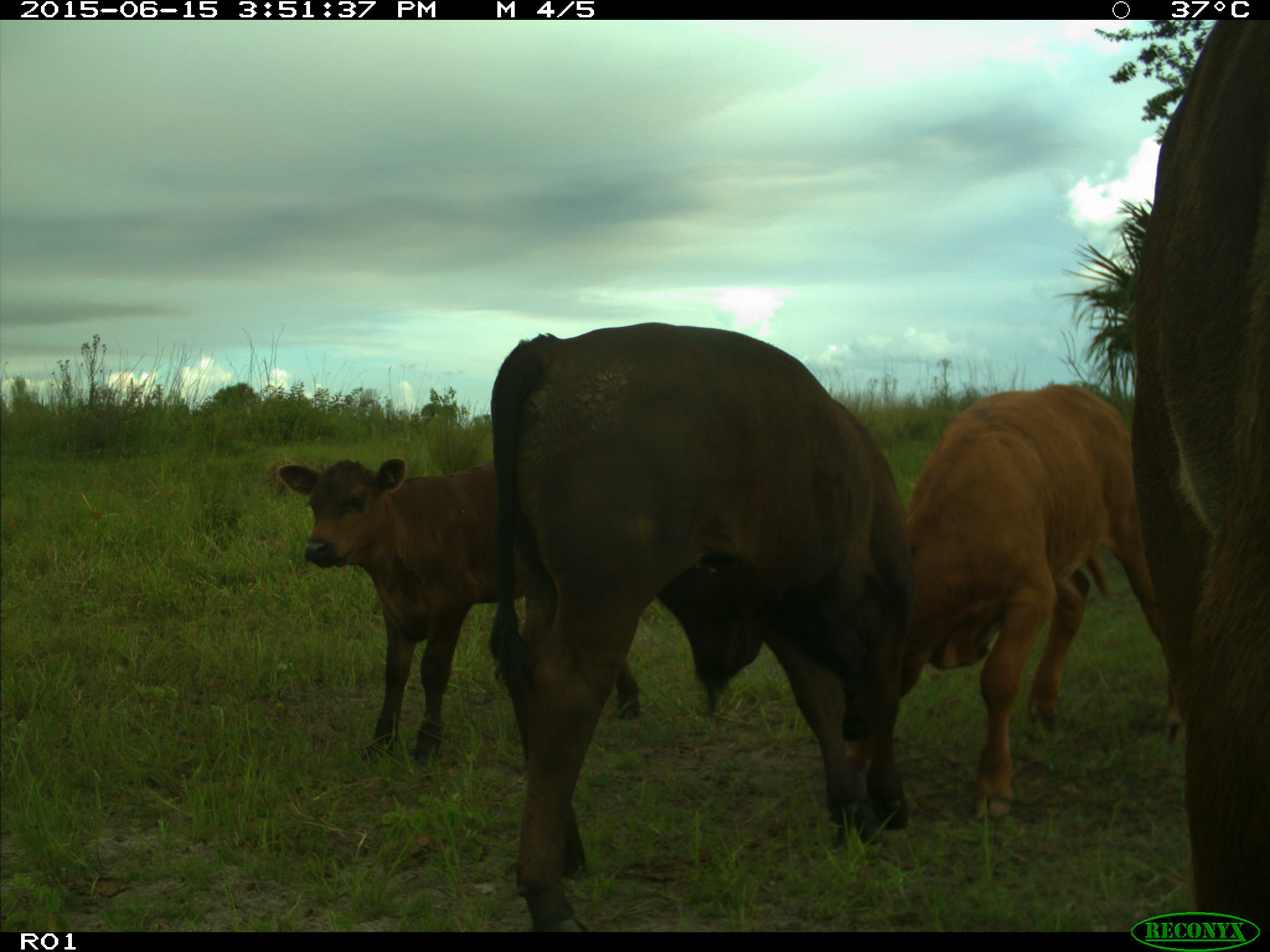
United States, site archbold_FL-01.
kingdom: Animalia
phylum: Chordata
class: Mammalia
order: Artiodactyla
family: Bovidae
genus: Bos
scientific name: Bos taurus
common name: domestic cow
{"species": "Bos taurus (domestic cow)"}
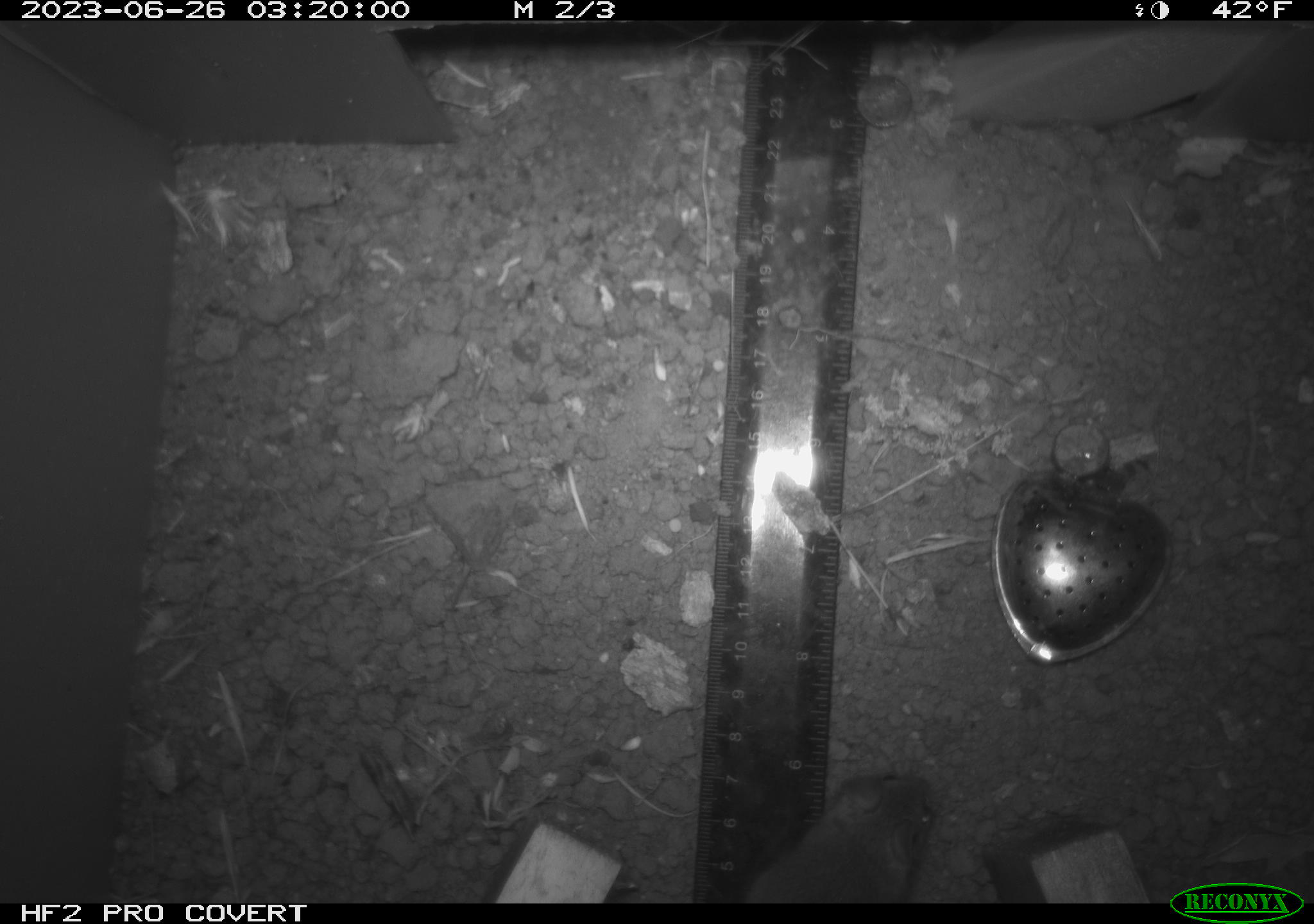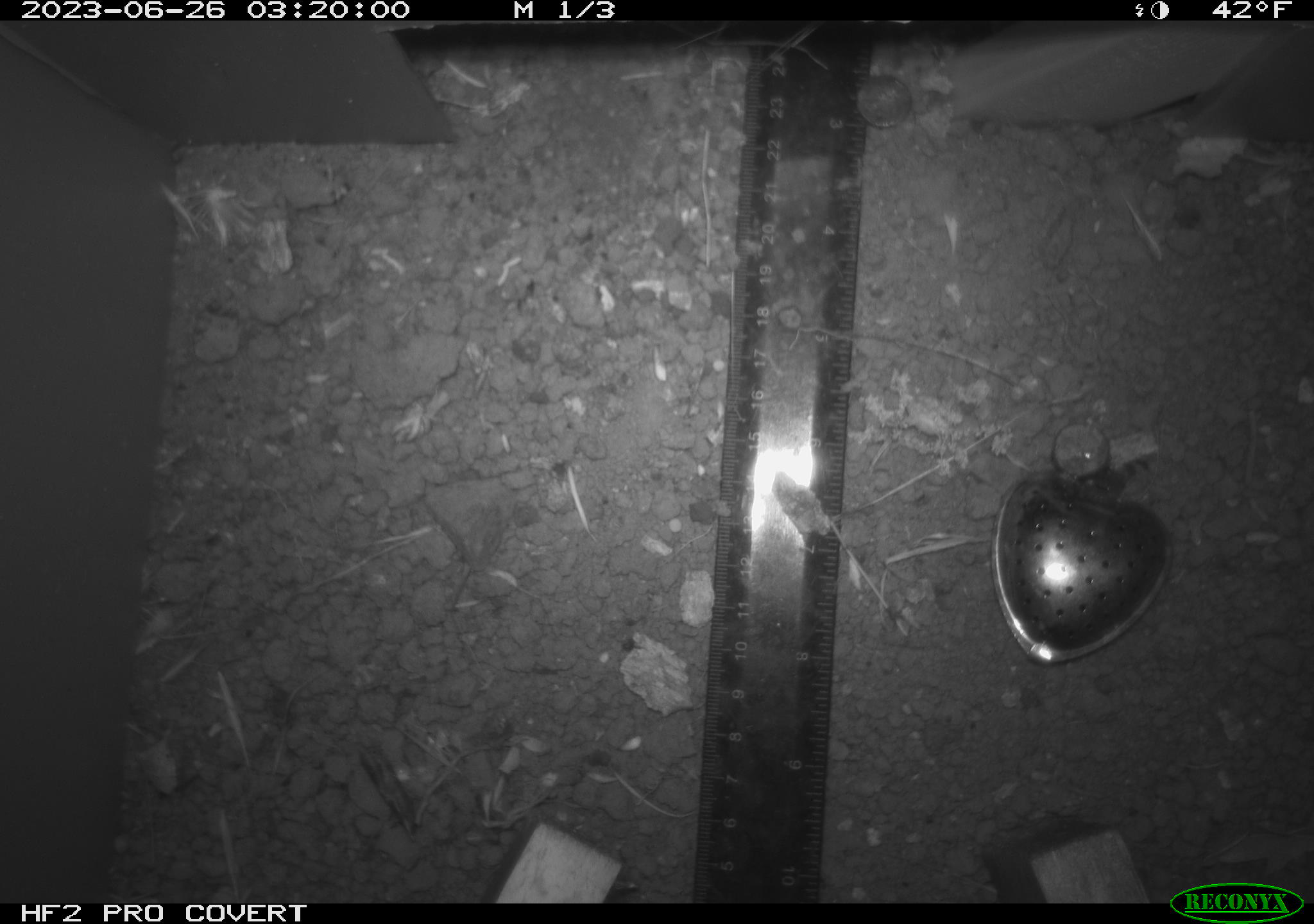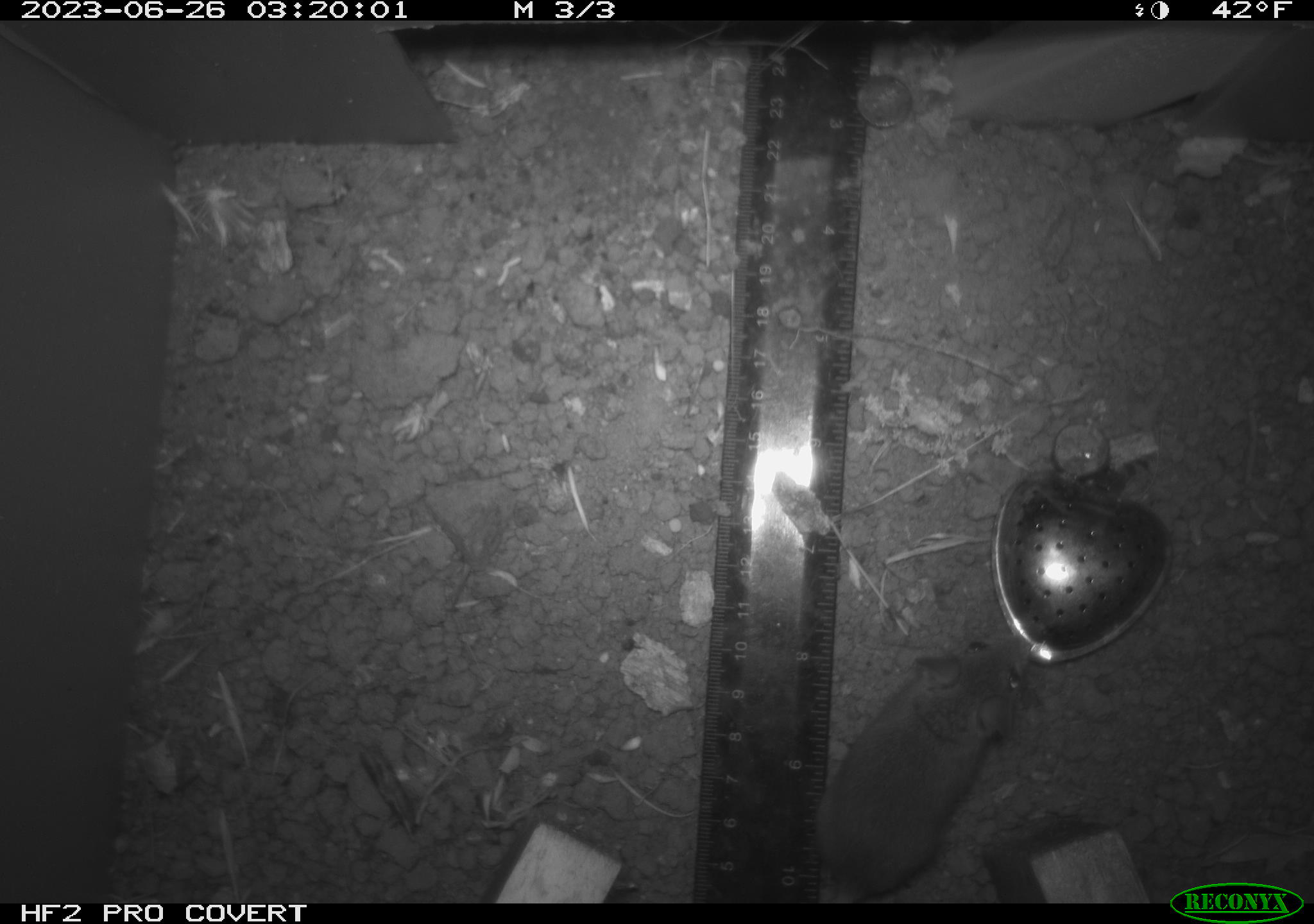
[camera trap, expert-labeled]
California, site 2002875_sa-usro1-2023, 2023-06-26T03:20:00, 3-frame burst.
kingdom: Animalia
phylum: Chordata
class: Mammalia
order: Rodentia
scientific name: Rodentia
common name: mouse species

- - -

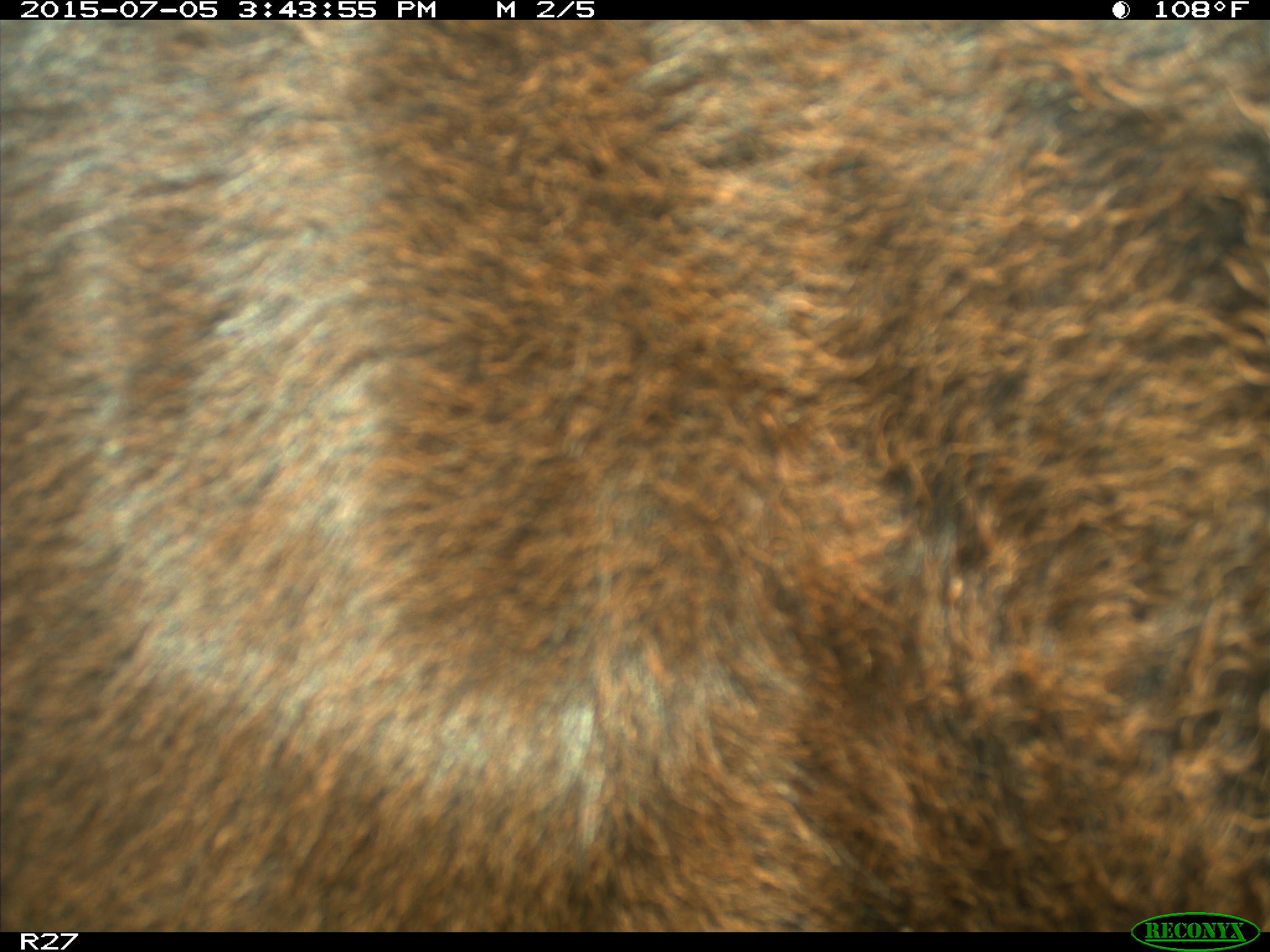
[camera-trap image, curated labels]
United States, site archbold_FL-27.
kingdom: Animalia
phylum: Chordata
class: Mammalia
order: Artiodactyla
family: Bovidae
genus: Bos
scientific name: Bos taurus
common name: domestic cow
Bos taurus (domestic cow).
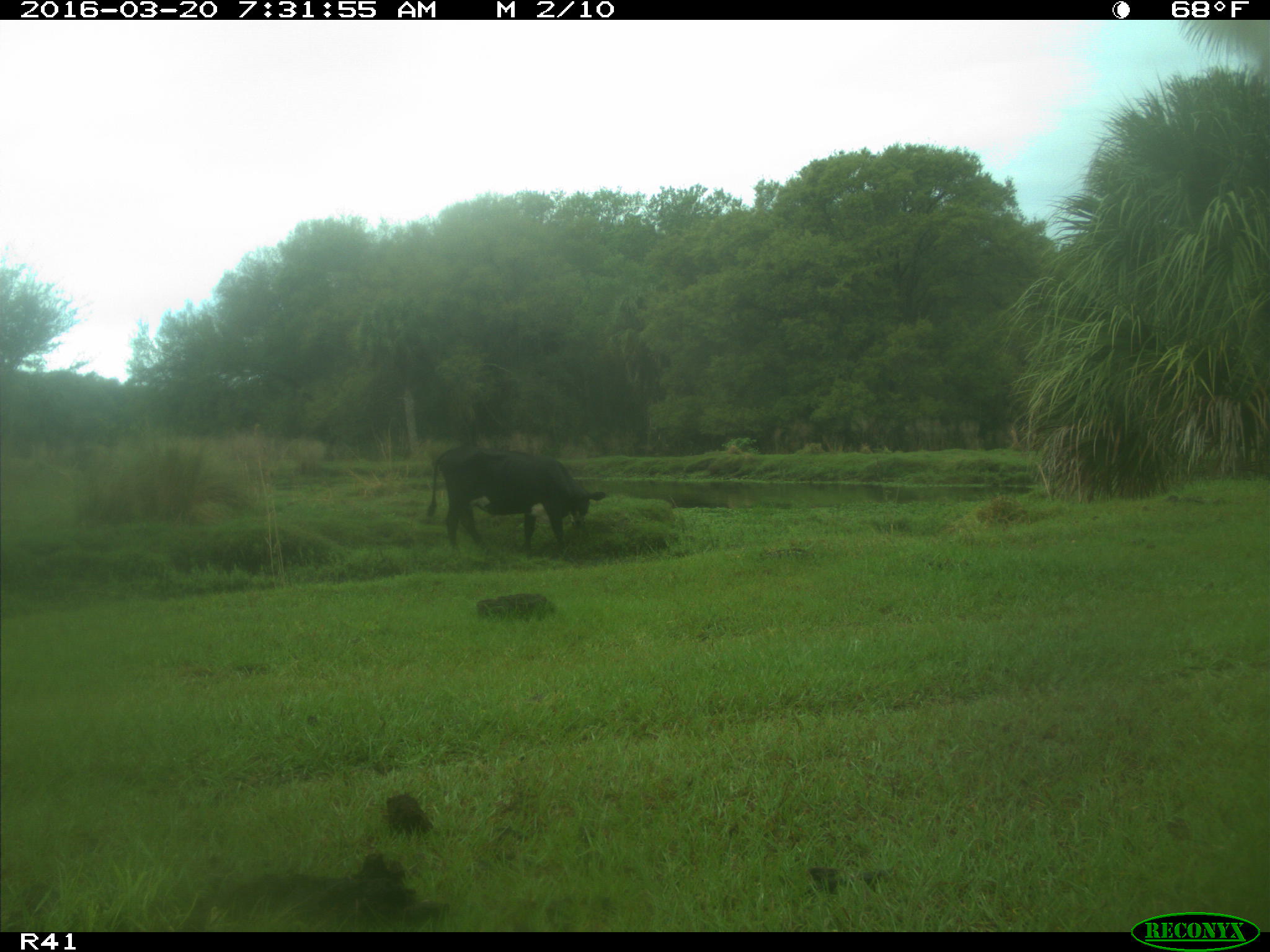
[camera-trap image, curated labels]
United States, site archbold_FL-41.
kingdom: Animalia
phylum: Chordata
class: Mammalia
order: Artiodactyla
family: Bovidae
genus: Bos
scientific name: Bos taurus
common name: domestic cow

- - -

__Task to complete__: The string "States" may occur in the listing; show every line where it does.

__Answer to this task__:
United States, site archbold_FL-01.
United States, site archbold_FL-27.
United States, site archbold_FL-41.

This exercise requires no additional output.